*** Begin section ***

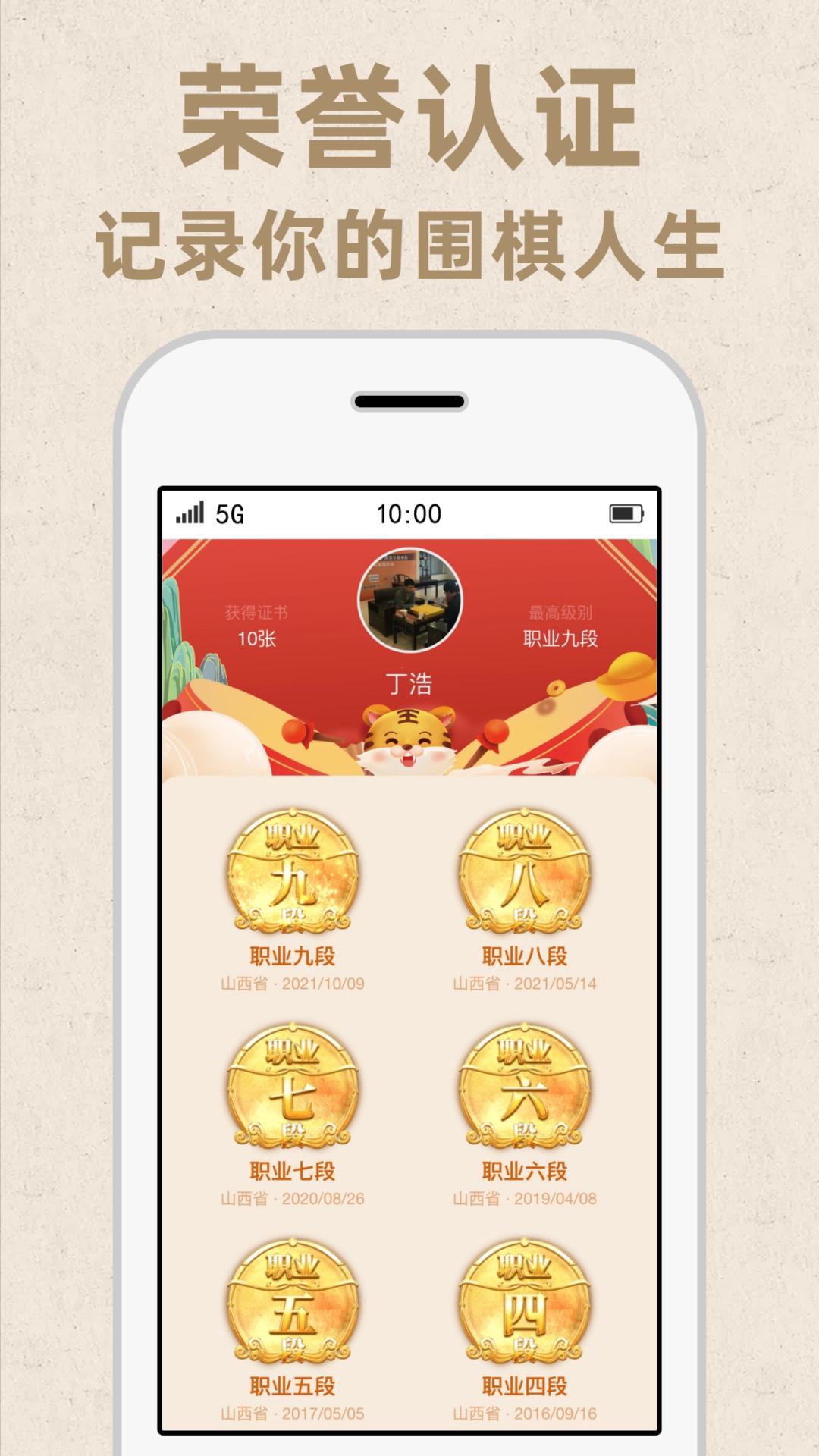 弈客围棋app免费_下载弈客围棋app安装v9.7.202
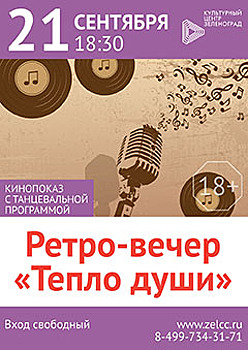 21 сентября состоится ретро-вечер «Тепло души»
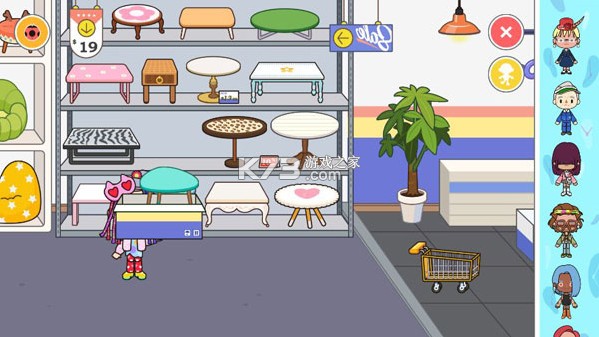 米加小镇世界 v1.84 2025最新版下载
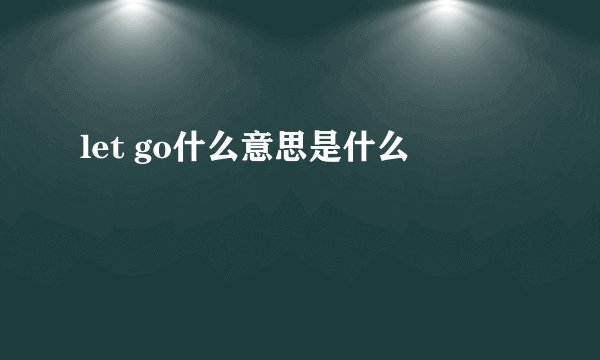 let go什么意思是什么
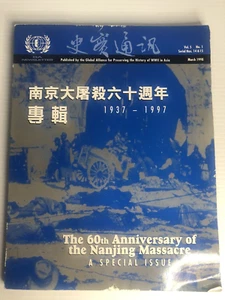The 60th Anniversary of the Nanjing Massacre: A Special Issue - Bild 1 von 6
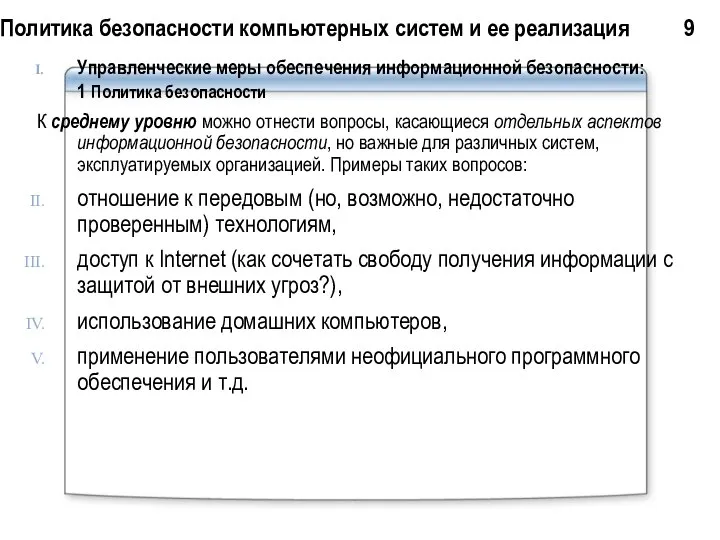 Политика безопасности компьютерных систем и ее реализация 9 Управленческие меры обеспечения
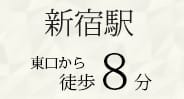 新宿駅 東口から徒歩8分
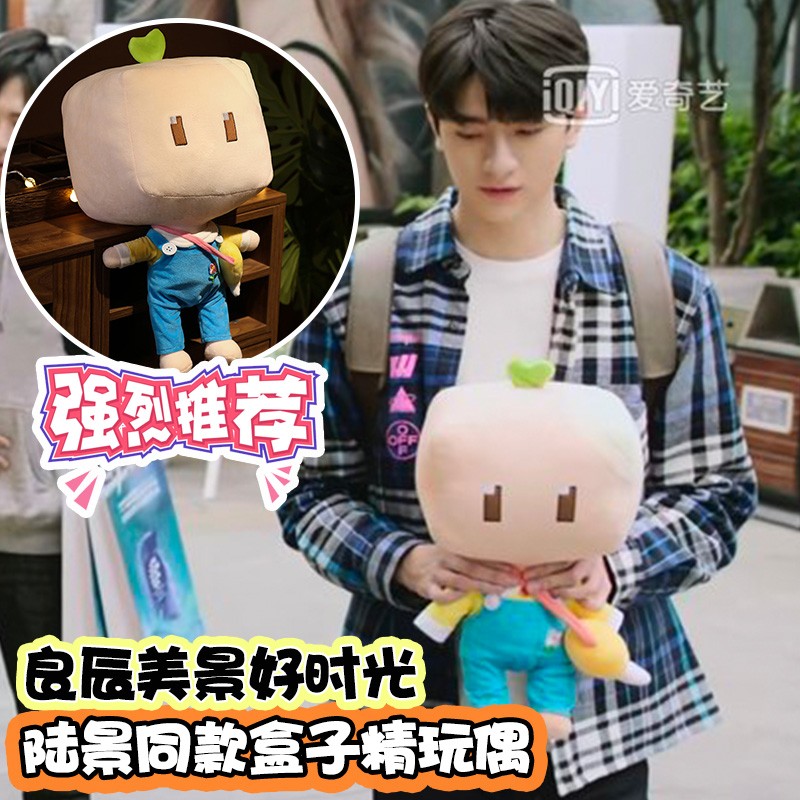 良辰美景好时光同款玩偶毛绒玩具抱枕公仔徐璐小盒子精娃娃生日女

*** End section ***

Since the pictures are not wanted, write out the rest of the data exactly as it reads.

### [OUTPUT FOR THIS TASK]
 弈客围棋app免费_下载弈客围棋app安装v9.7.202
 21 сентября состоится ретро-вечер «Тепло души»
 米加小镇世界 v1.84 2025最新版下载
 let go什么意思是什么
The 60th Anniversary of the Nanjing Massacre: A Special Issue - Bild 1 von 6
 Политика безопасности компьютерных систем и ее реализация 9 Управленческие меры обеспечения
 新宿駅 東口から徒歩8分
 良辰美景好时光同款玩偶毛绒玩具抱枕公仔徐璐小盒子精娃娃生日女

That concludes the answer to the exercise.